“Is my problem bad enough to require therapy?” That’s the question I recently got from HealthyGirl.org reader Katie, 16. Can you guess what my answer’s gonna be? Please read on, and weigh in with your own.
How sad or out of control do you have to feel to deserve help?
Q: Lately I’ve been wondering if my problems with eating are severe enough to require therapy. I go back and forth, one day I will feel overwhelmed and a strong desire to get help, but by the next day I’ll have convinced myself that I’m fine.

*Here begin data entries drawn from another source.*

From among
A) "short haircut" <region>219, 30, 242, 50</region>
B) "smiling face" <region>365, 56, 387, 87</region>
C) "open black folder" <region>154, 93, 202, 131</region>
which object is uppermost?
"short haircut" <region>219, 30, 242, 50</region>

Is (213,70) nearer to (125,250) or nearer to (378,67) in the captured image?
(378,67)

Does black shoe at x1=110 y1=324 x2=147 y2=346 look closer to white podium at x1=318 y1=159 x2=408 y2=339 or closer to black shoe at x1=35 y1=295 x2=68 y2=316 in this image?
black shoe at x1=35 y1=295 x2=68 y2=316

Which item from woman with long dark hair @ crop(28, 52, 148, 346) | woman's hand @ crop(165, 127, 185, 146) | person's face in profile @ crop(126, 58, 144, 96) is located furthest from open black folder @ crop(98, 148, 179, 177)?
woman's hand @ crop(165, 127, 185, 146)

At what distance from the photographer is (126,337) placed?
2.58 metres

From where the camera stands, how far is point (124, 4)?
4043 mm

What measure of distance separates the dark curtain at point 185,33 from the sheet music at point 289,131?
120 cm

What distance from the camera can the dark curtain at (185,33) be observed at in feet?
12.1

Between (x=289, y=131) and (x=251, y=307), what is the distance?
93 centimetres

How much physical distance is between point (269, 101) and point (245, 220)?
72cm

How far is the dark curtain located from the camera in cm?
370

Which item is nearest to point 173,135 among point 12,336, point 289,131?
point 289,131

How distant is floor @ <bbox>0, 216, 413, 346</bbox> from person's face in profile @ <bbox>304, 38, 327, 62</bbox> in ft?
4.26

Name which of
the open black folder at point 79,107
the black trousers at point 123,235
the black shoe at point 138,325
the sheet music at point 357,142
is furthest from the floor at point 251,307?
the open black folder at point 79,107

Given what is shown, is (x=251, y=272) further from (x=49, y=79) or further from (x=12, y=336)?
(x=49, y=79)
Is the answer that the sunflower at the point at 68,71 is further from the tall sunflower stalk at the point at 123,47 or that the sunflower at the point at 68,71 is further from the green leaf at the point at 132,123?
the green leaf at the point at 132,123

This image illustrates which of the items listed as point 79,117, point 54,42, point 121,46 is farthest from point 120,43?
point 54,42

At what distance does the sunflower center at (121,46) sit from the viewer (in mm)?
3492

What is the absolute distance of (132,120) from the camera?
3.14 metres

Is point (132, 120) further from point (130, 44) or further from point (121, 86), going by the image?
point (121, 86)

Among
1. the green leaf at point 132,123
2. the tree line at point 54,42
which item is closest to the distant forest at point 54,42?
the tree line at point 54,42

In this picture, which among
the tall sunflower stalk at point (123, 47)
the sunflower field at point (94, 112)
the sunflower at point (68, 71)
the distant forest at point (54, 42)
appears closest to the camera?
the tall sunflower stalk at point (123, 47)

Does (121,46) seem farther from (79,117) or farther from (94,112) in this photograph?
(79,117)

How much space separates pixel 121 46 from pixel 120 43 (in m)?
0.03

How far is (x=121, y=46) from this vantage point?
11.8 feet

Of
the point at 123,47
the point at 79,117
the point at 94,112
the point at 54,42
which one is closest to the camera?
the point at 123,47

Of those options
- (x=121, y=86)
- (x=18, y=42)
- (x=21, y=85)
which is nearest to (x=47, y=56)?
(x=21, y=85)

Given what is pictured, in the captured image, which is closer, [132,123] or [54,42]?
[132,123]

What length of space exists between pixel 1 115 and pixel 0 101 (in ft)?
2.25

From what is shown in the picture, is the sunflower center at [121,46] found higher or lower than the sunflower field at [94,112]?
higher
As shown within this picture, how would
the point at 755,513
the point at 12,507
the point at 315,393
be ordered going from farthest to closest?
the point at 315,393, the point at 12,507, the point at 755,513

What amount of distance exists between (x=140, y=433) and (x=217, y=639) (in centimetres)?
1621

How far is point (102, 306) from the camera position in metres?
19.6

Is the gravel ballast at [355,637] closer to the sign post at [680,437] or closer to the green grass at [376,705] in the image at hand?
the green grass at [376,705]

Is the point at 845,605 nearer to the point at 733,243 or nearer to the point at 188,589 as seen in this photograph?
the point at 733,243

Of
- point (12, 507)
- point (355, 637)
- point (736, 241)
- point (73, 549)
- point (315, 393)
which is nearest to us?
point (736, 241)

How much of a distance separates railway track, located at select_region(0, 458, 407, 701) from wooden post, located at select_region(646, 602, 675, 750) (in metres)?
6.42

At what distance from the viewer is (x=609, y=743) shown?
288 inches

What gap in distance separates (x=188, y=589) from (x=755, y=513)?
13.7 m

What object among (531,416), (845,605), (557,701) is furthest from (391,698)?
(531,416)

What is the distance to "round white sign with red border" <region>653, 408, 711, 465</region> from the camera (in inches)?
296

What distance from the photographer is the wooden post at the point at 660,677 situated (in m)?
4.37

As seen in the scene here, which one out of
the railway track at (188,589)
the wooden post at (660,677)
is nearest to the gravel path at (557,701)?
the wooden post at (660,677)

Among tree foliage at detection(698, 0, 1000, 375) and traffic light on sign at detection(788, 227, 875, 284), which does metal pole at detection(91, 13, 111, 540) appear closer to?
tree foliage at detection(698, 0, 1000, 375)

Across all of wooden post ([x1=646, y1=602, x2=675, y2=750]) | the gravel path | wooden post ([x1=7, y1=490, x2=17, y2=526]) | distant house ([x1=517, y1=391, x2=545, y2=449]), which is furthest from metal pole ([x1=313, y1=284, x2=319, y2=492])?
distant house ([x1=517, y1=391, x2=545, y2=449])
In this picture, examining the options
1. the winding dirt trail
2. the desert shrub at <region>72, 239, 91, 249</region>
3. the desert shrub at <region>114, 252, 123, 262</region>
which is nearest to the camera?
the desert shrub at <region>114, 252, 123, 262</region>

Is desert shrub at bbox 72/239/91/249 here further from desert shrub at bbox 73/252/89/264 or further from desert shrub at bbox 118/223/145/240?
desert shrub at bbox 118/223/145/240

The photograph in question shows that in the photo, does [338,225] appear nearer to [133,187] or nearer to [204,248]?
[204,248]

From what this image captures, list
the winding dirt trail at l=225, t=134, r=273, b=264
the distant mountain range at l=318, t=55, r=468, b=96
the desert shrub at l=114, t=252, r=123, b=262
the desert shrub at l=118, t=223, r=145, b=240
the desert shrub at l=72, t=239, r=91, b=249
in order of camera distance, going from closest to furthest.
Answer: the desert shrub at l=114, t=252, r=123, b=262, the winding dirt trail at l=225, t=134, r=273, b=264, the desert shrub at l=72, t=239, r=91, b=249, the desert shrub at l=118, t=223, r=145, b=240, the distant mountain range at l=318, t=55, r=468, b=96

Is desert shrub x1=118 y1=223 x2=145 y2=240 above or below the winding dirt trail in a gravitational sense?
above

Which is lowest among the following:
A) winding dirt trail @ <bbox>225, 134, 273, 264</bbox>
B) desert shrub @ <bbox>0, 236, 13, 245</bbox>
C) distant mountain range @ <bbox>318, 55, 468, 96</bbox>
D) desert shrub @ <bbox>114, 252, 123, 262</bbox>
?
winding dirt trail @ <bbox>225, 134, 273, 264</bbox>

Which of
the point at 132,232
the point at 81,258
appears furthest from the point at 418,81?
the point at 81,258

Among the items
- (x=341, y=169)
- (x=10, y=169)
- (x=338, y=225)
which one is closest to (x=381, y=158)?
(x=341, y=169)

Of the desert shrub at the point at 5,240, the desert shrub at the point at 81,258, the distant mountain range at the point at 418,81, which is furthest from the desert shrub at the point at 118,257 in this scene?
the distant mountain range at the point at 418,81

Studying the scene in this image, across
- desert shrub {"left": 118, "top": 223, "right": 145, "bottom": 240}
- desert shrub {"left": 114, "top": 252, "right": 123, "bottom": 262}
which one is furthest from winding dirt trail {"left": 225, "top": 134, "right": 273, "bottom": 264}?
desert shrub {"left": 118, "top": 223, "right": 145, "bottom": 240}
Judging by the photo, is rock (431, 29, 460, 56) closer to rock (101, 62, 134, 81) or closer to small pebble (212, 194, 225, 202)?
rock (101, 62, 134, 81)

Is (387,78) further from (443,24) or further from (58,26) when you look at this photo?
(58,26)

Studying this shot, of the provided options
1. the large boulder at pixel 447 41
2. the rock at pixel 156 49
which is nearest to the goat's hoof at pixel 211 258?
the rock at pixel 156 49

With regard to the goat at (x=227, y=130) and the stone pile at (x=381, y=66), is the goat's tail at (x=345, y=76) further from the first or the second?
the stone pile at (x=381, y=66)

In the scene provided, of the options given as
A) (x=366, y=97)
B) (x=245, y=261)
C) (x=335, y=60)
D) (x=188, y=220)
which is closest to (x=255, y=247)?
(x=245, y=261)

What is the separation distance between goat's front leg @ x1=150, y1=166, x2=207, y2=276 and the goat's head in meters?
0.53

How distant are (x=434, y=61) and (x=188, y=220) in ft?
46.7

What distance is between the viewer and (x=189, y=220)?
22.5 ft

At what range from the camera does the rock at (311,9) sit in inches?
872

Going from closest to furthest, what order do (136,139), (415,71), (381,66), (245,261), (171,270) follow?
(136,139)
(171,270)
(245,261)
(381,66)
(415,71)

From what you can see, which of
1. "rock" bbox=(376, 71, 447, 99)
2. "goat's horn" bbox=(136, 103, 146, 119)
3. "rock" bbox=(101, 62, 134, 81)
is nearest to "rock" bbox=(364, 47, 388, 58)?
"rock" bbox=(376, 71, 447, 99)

I went into a phase this fall/winter where I felt pretty depressed, and my eating patterns became more disarrayed. Out of guilt I began to restrict more heavily during the day, and eat more at night. I ended up purging a few times. Recently, I’ve been able to turn around the bingeing a little. I still will eat more than necessary if I’m feeling overwhelmed, but it doesn’t go as far as it used to
I still obsess over calories, restrict during the day. But at the end of the day, I’m getting a healthy amount of calories. I’m not sure if my behaviors are enough to warrant treatment; however, I wonder if I should get help for the emotional/internal aspects of all this.
I don’t think my mindset is good, and this possible disorder plays with my emotions. I’m struggling to get schoolwork done and I have less patience with people. I’m afraid to tell my parents. And while I sometimes want to change all this, I’m afraid to let go of my obsession. I feel so successful when I’ve restricted my food intake (even though I usually end up counteracting that with bingeing).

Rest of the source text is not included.